Report how many lines in the records carry the string "scientific", and give no further text.

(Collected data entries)
-*-

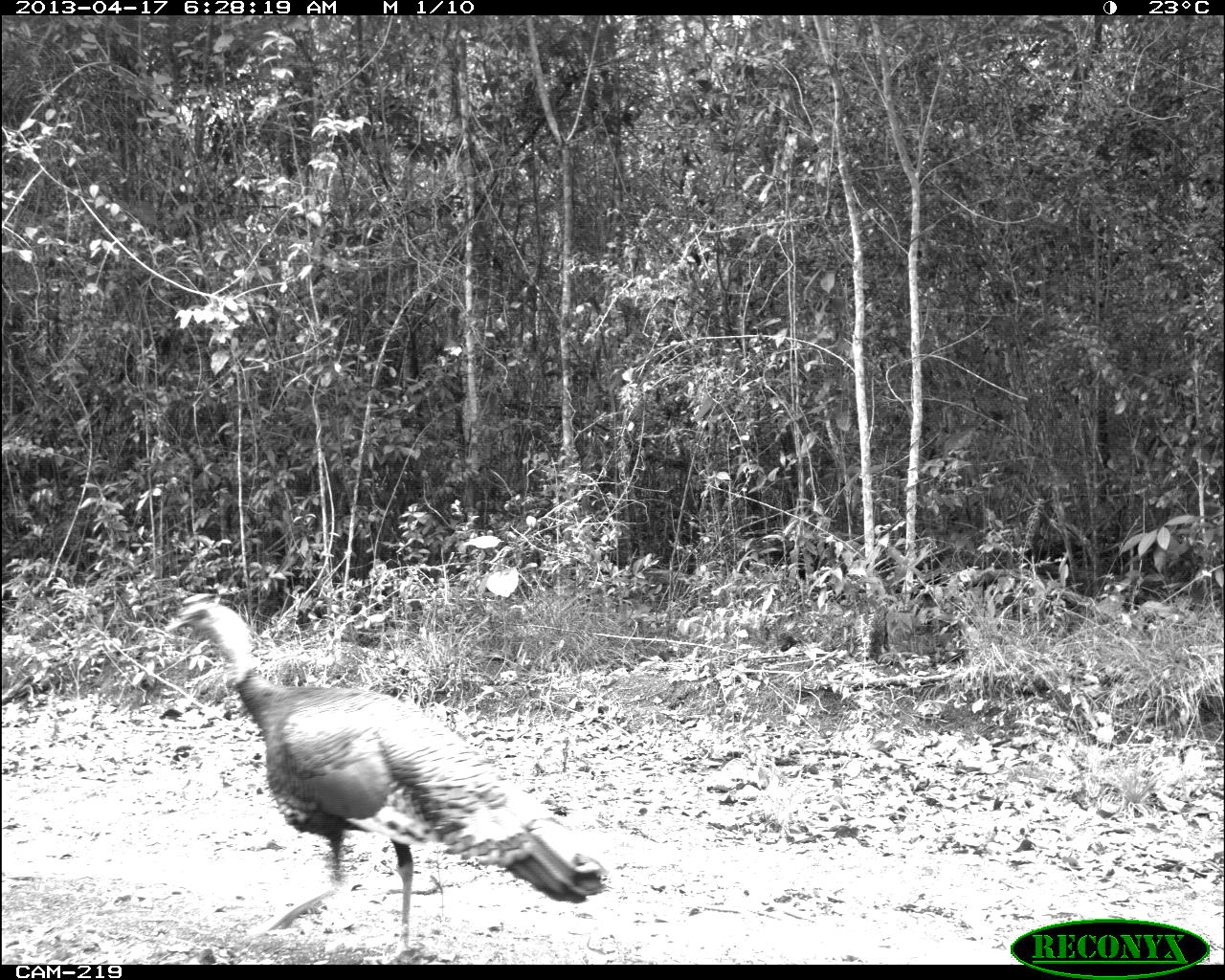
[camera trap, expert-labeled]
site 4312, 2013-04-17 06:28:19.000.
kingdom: Animalia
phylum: Chordata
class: Aves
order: Galliformes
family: Phasianidae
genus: Meleagris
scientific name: Meleagris ocellata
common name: ocellated turkey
Meleagris ocellata (ocellated turkey), count 1, sex male.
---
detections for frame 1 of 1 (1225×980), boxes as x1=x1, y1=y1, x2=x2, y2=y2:
meleagris ocellata: x1=164, y1=598, x2=606, y2=960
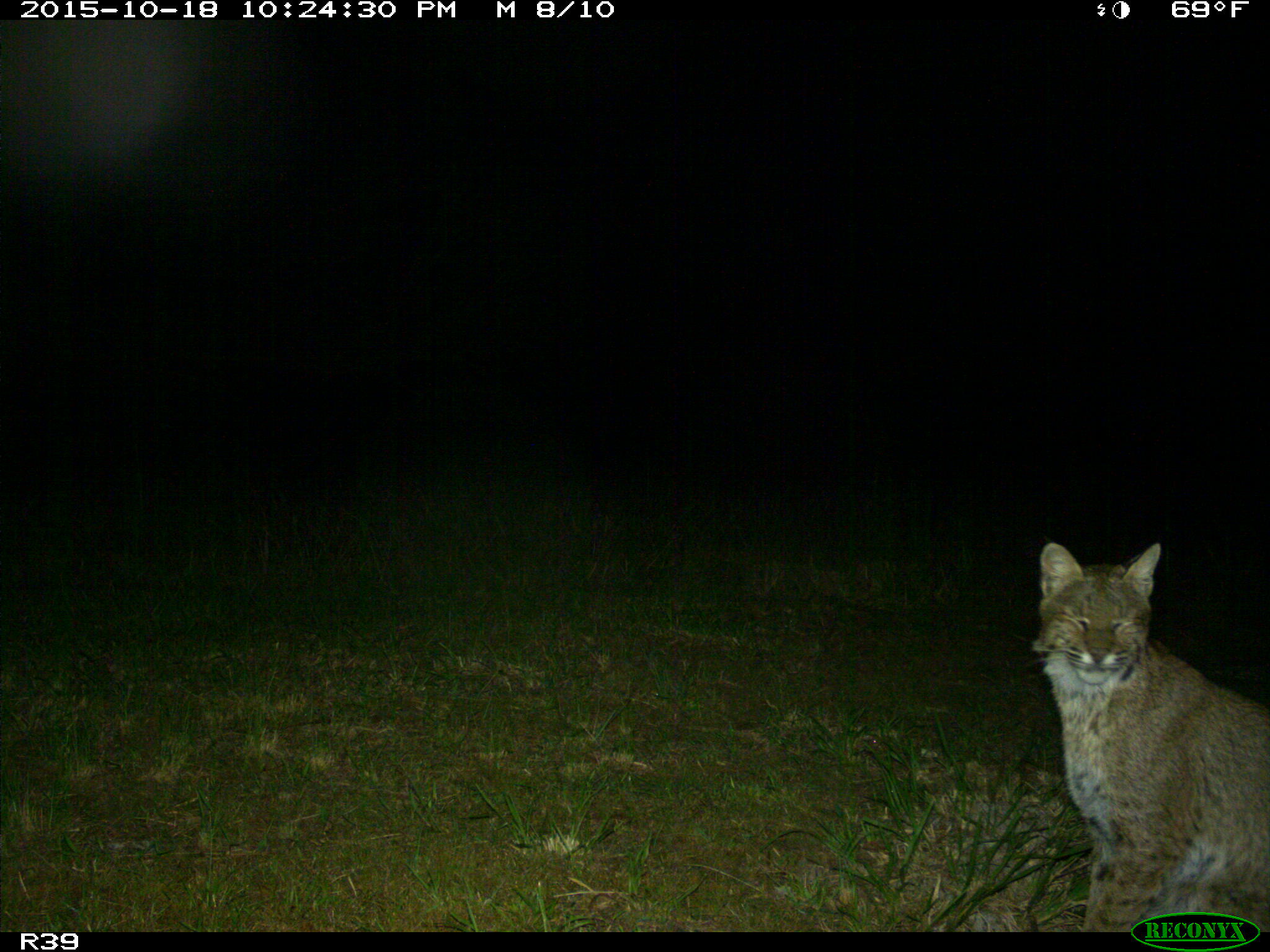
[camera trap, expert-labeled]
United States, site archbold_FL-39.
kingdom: Animalia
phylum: Chordata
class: Mammalia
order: Carnivora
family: Felidae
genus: Lynx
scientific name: Lynx rufus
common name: bobcat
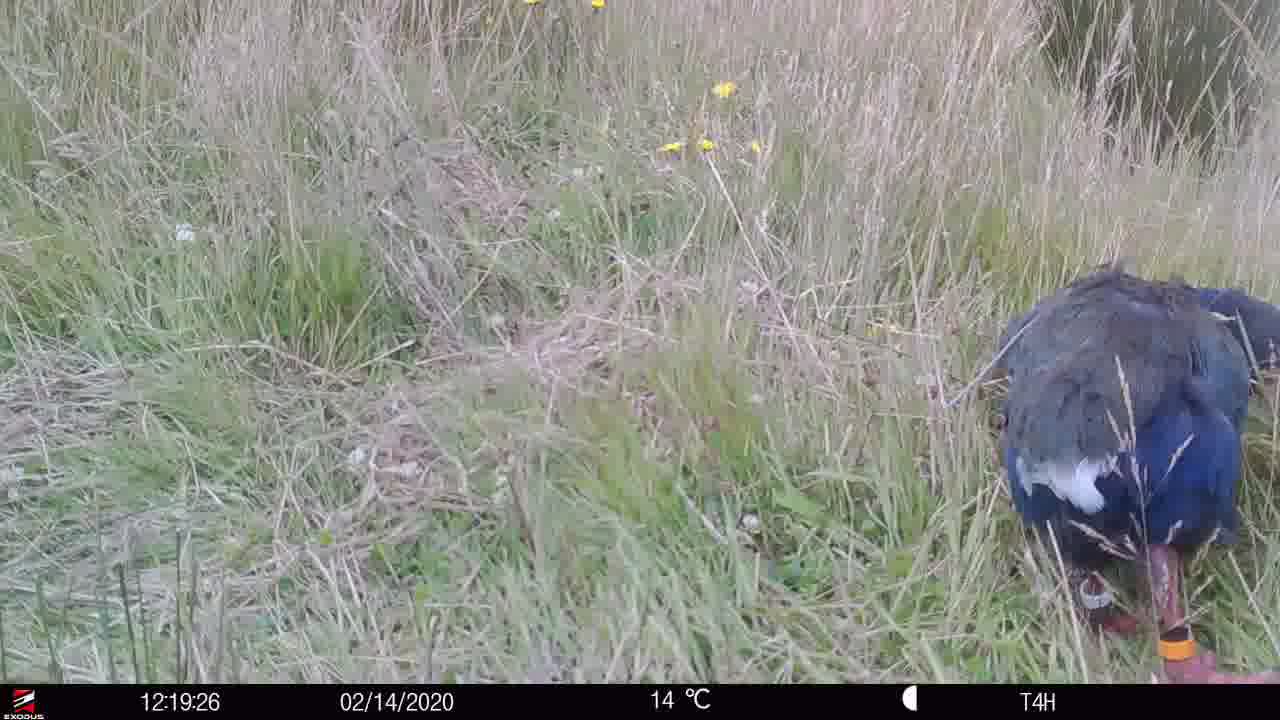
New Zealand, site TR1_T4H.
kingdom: Animalia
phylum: Chordata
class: Aves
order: Gruiformes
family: Rallidae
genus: Porphyrio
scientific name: Porphyrio mantelli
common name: takahe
Takahe (Porphyrio mantelli).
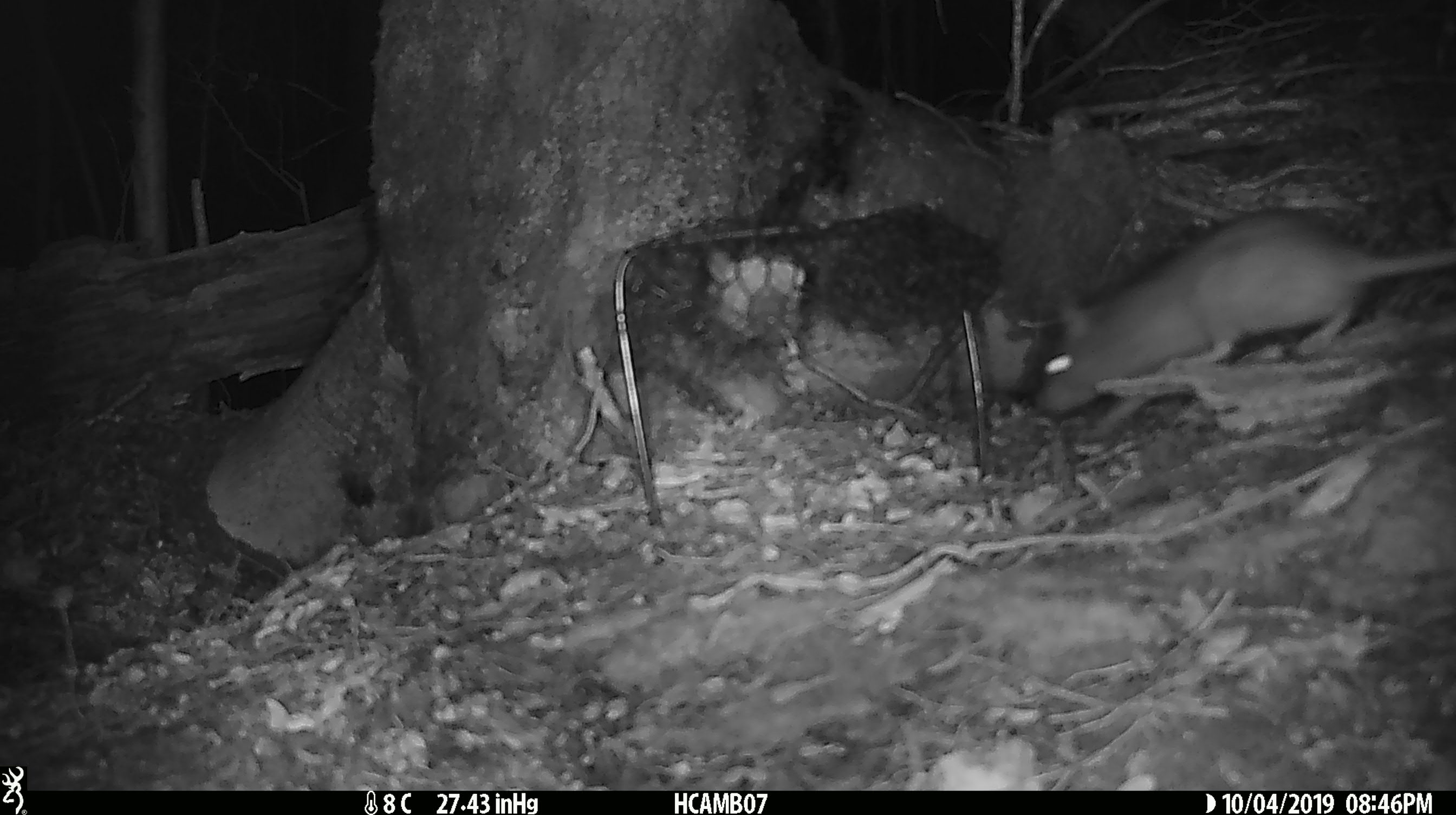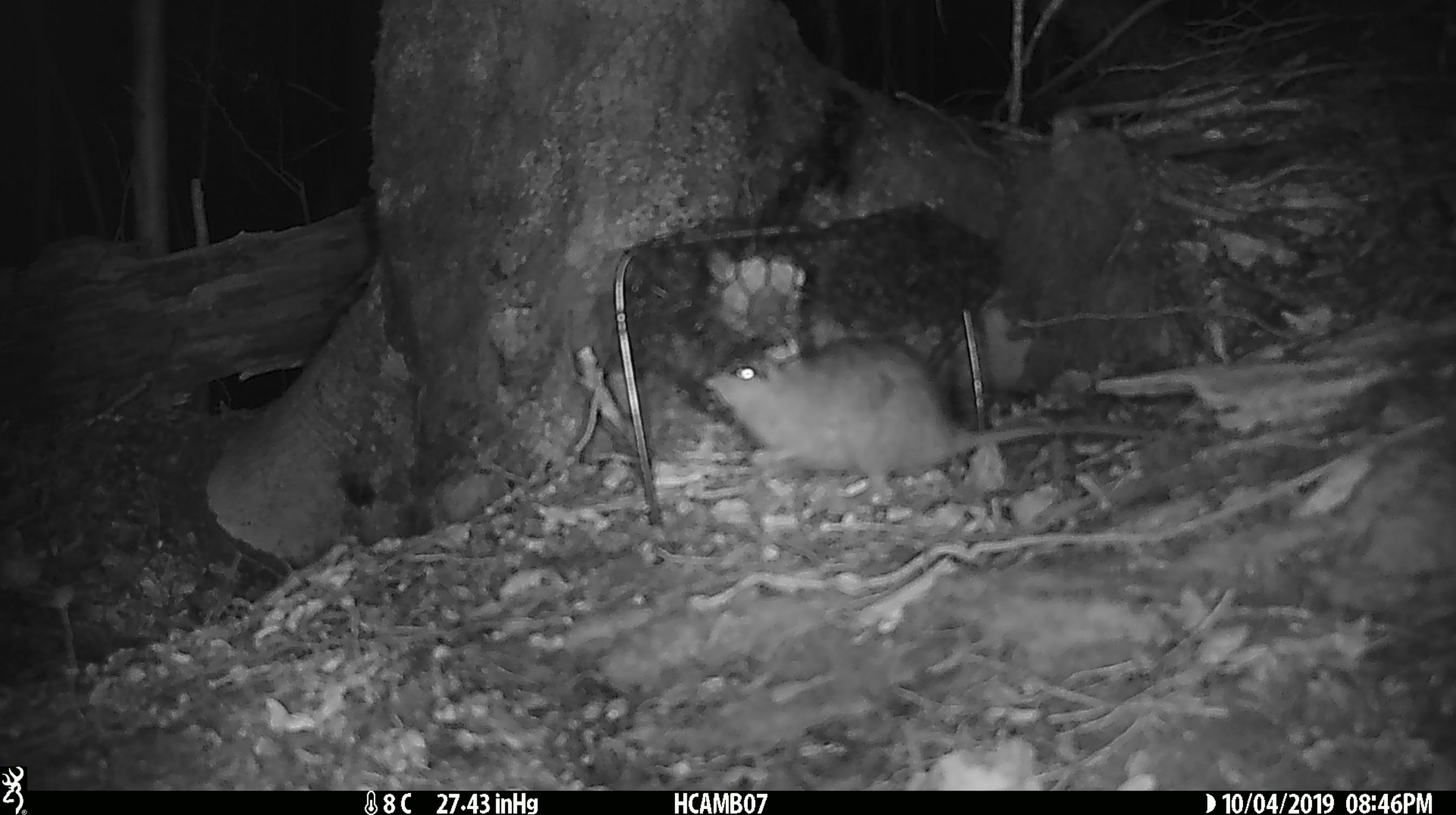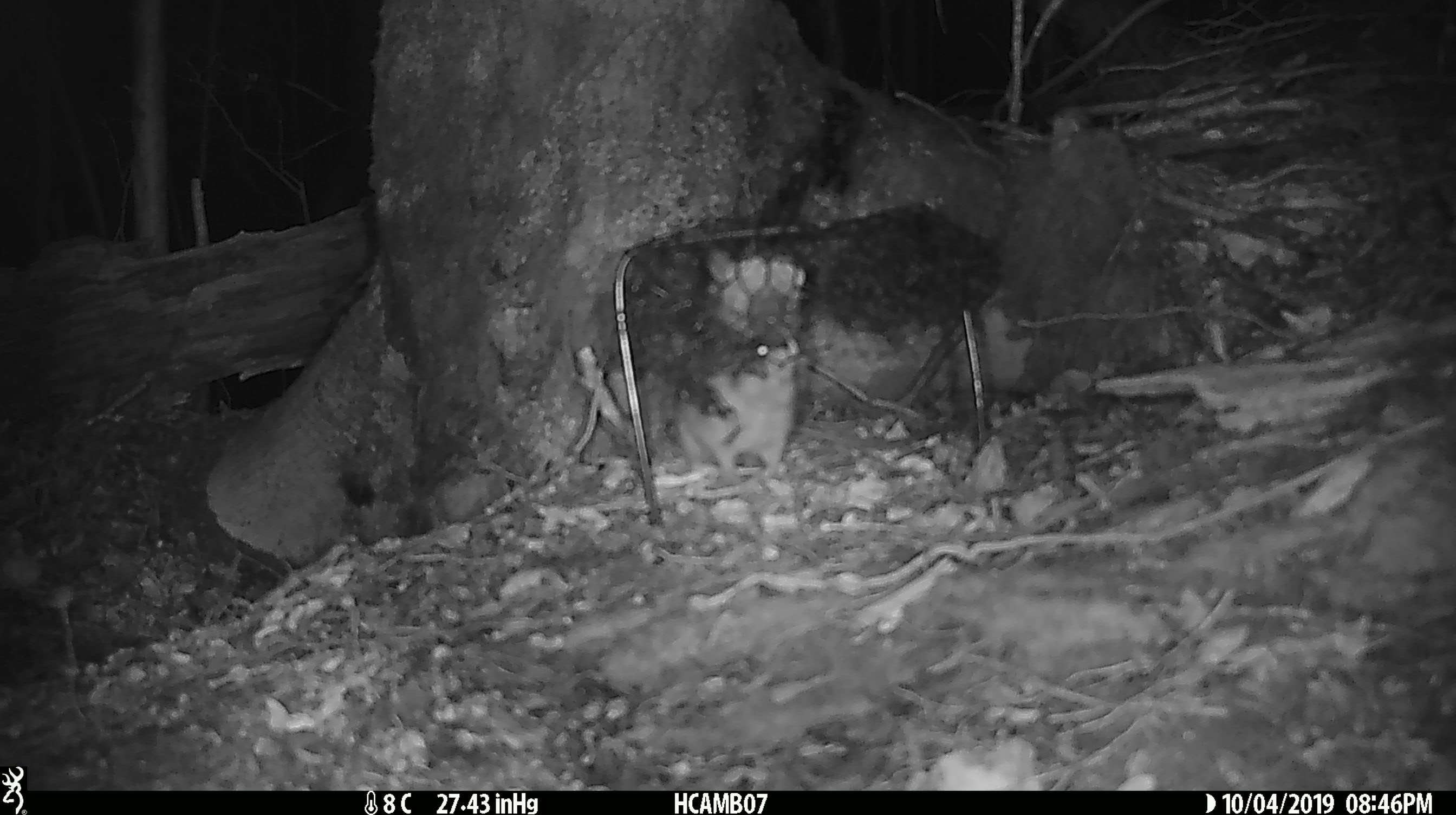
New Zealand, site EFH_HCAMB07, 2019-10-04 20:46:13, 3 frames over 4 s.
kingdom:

-*-

### REPLY TO THE TASK
3